2. The semiconductor device according to claim 1 , wherein,
the material of the substrate comprises a first element, and the material of the semiconductor material layer comprises the first element and a second element different from the first element.
3. The semiconductor device according to claim 2 , wherein,
the first element is silicon and the second element is germanium.
4. The semiconductor device according to claim 2 , wherein,
a percentage content of the second element in the semiconductor material layer ranges from 20% to 40%.
5. The semiconductor device according to claim 1 , wherein,
the semiconductor device includes three states, and in the case that a voltage applied to the semiconductor device is less than a first threshold, the semiconductor device is in an off state; in the case that the voltage is greater than the first threshold and less than a second threshold, the semiconductor device is in a semi-conducting state; in the case that the voltage is greater than the second threshold, the semiconductor device is in a full-conducting state.
6. The semiconductor device according to claim 1 , further comprising:
a source and a drain, which are respectively located on both sides of the gate and penetrate through the semiconductor material layer and extend into the substrate.
7. A method for manufacturing a semiconductor device, comprising:
providing a substrate;
forming a semiconductor material layer on the substrate, wherein the semiconductor material layer covers a part of the substrate; and
forming a gate on the semiconductor material layer and the substrate not covered by the semiconductor material layer, wherein,
a width of the semiconductor material layer is smaller than a width of the substrate along an extension direction of the gate, and a carrier mobility of a material of the semiconductor material layer is different from a carrier mobility of a material of the substrate.
8. The method according to claim 7 , wherein,
the material of the substrate includes a first element, and the material of the semiconductor material layer includes the first element and a second element different from the first element.
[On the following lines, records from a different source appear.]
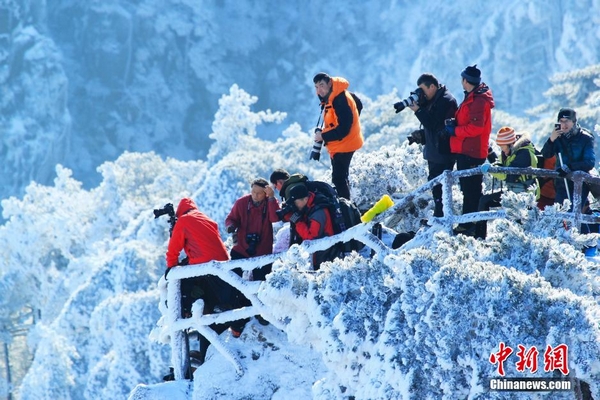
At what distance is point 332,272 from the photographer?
795 centimetres

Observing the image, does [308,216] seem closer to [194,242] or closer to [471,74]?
[194,242]

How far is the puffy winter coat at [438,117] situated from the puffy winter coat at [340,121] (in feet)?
2.98

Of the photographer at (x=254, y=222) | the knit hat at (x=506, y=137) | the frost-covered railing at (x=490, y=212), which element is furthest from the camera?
the knit hat at (x=506, y=137)

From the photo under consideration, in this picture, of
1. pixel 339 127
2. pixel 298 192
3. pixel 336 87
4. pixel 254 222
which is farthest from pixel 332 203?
pixel 336 87

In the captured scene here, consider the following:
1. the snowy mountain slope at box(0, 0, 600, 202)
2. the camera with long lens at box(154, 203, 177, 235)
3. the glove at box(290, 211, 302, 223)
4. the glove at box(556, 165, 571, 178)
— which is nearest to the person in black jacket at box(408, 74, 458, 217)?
the glove at box(556, 165, 571, 178)

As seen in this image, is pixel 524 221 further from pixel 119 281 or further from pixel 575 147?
pixel 119 281

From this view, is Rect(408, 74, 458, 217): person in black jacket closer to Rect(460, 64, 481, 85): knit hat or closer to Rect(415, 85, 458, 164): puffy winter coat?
Rect(415, 85, 458, 164): puffy winter coat

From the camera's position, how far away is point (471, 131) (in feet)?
34.0

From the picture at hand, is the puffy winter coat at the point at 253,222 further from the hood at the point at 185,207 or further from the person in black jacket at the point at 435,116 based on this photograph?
the person in black jacket at the point at 435,116

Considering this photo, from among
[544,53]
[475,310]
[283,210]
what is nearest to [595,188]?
[283,210]

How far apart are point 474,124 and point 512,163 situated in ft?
2.15

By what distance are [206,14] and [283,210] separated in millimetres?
90757

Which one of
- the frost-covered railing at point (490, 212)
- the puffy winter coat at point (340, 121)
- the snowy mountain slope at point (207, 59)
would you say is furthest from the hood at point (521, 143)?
the snowy mountain slope at point (207, 59)

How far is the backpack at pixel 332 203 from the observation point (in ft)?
32.0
9. The method according to claim 8 , wherein,
the first element is silicon and the second element is germanium.
10. The method according to claim 8 , wherein,
a percentage content of the second element in the semiconductor material layer ranges from 20% to 40%.
11. The method according to claim 7 , wherein,
a semiconductor material layer is formed by an in-situ doping epitaxial process, in which growth rates of the semiconductor material layer in a middle area and an edge area of the substrate are adjusted by controlling a flow rate of a growth gas, so that the semiconductor material layer covers part of the substrate.
12. The method according to claim 7 , wherein,
a photoresist layer is formed on a mask layer covering the substrate;
the photoresist layer is exposed and developed, to transfer a preset pattern of the semiconductor material layer in a photomask to the photoresist layer;
a portion of the mask layer corresponding to the preset pattern of the semiconductor material layer is removed to expose part of the substrate; and
the semiconductor material layer is formed on the exposed substrate.
13. The method according to claim 7 , further comprising:
performing ion doping on the semiconductor material layer on both sides of the gate and the substrate under the semiconductor material layer to form a source and a drain penetrating through the semiconductor material layer and extending into the substrate.
14. A circuit comprising:
a main word line, a sub word line, a word line driving circuit and a voltage control module, wherein the voltage control module comprises the semiconductor device according to claim 1 , wherein,
the semiconductor device comprises a source terminal, a drain terminal and a gate terminal; the source terminal is connected to a high-level signal, the drain terminal is connected to a main word line, and the gate terminal is connected to a standby signal;
the word line driving circuit is connected between the main word line and the sub word line; and
the voltage control module is configured to reduce a voltage output to the word line driving circuit in the case that a standby state occurs.
15. The circuit according to claim 14 , wherein,
the material of the substrate comprises a first element, and the material of the semiconductor material layer comprises the first element and a second element different from the first element.
16. The circuit according to claim 15 , wherein,
the first element is silicon and the second element is germanium.
17. The circuit according to claim 15 , wherein,
a percentage content of the second element in the semiconductor material layer ranges from 20% to 40%.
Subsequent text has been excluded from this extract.